Not surprised at all! One of my friends was a "Tech Guy" and he used to ring me up for advice lol! I think that a lot of it is that ppl don't know their ar$e from their elbow in computers.
The rooting through files is no surprise at all!
I always say to my friends and family let me have a look at the computer first to see if I can do anything - TBH I can't remember a time I couldn't sort it. I've never looked through files and have no reason to - people trust me with their computers and I wouldn't betray that. It is stupid what some repair shops charge, especially when there's nothing actually wrong.
I think it should be common practice that harddrives are removed prior to handing any computer for repair.
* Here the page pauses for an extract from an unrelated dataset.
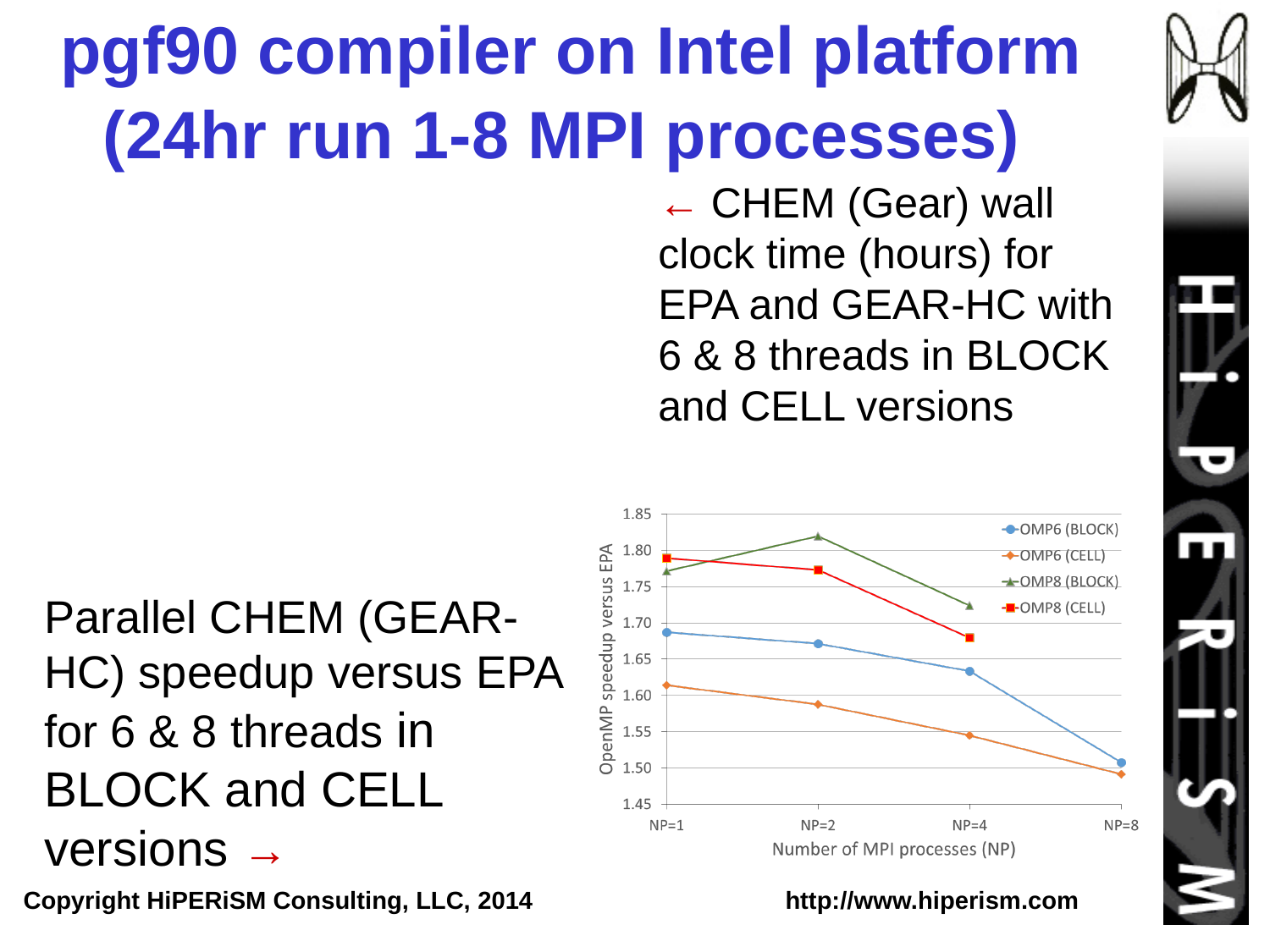
Is the value for OMP6 (BLOCK) at NP=8 greater or less than 1.55? less What kind of chart is shown on the slide? line chart Which series has the highest value at NP=2? OMP8 (BLOCK) Is the value for OMP8 (BLOCK) at NP=2 greater or less than 1.75? greater Is the value for OMP6 (CELL) at NP=1 greater or less than 1.65? less Does the OMP6 (CELL) series rise or fall as the number of MPI processes increases? fall At NP=1, which is larger: OMP8 (CELL) or OMP6 (CELL)? OMP8 (CELL) Which series has the lowest value at NP=4? OMP6 (CELL) What is the title of the chart's x axis? Number of MPI processes (NP) How many series does the chart's legend list? 4 How many NP categories are shown on the x axis of the chart? 4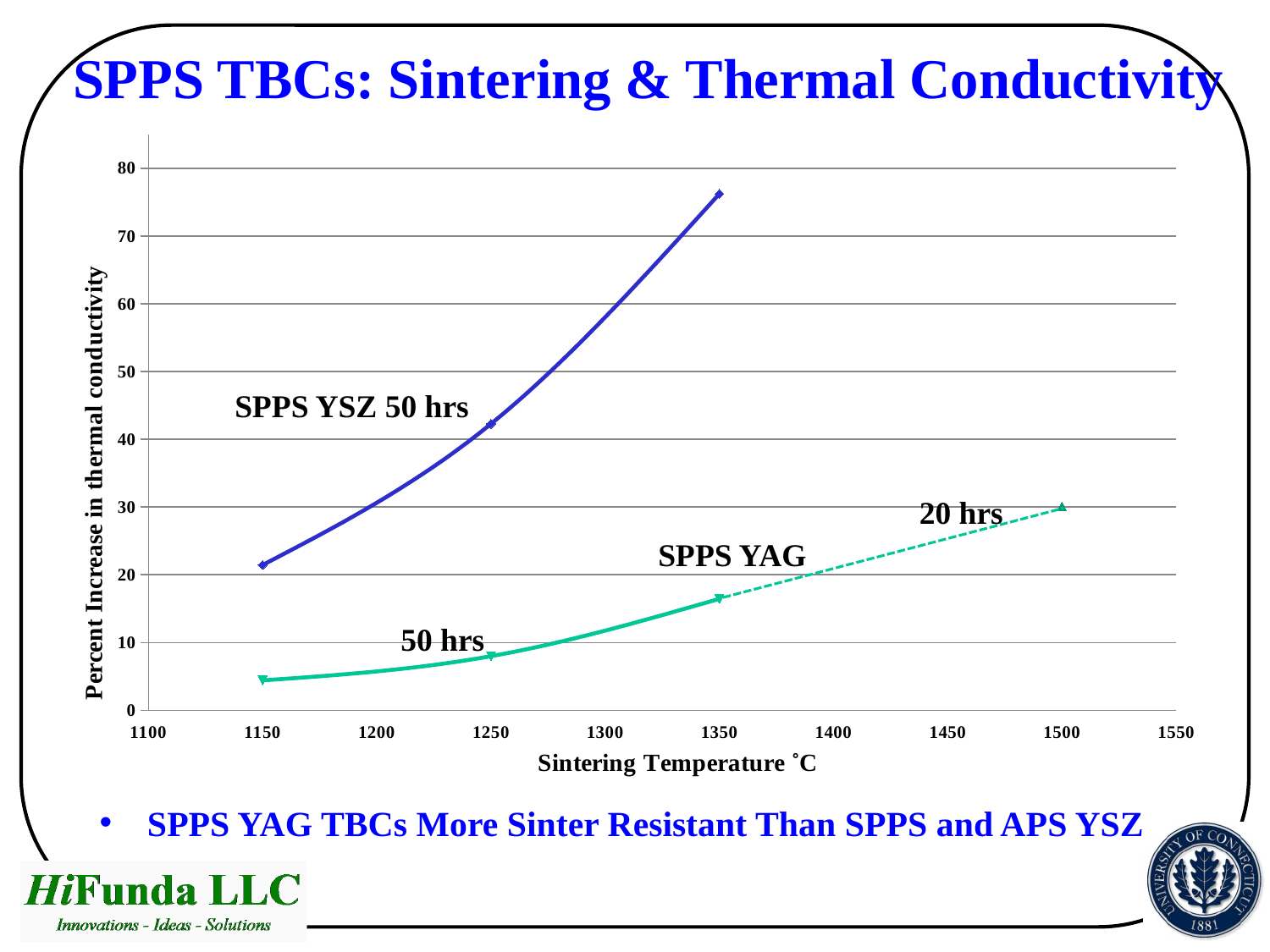
Is the value for SPPS YSZ 50 hrs at 1250 °C greater or less than 40? greater Does the SPPS YSZ 50 hrs line rise or fall as sintering temperature increases? rise What is the label of the x axis? Sintering Temperature ˚C Is the value for SPPS YAG 50 hrs at 1350 °C greater or less than 20? less At 1350 °C, which series has the higher percent increase in thermal conductivity, SPPS YSZ 50 hrs or SPPS YAG? SPPS YSZ 50 hrs How many data points are plotted for the SPPS YSZ 50 hrs series? 3 Is the value for SPPS YSZ 50 hrs at 1150 °C greater or less than 30? less What kind of chart is shown on the slide? line chart At which sintering temperature does the SPPS YSZ 50 hrs series reach its highest value? 1350 What is the title of the chart on the slide? SPPS TBCs: Sintering & Thermal Conductivity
And people don't care they get their bank account details stolen, they can always get the bank to refund any loss due to fraud.
Either encrypt anything sensitive as a matter of course - or store it on a flash drive until it is needed.
As bad as it is, the file snooping doesn't suprise me and i suppose that if you put private on it people are bound to look.
But trying to get the bank details is 100% wrong.
Would would be interesting is if they were to go back their with another laptop and see if it happened again.
my laptop contains very little "personal" data, it is all stored on my windows home server, the laptop mounts a network drive when it boots.
if my laptop is lost, stolen or breaks my personal data is safe
another matter entirely if the server breaks ... but the server is backed up just in case.
The trouble is that a lot of the time a computer problem is software related, so removing the HDD in those cases would pointless. Most of the problems the company I used to work for (as a web designer, not engineer) were things like viruses and slow performance with which you need the HDD.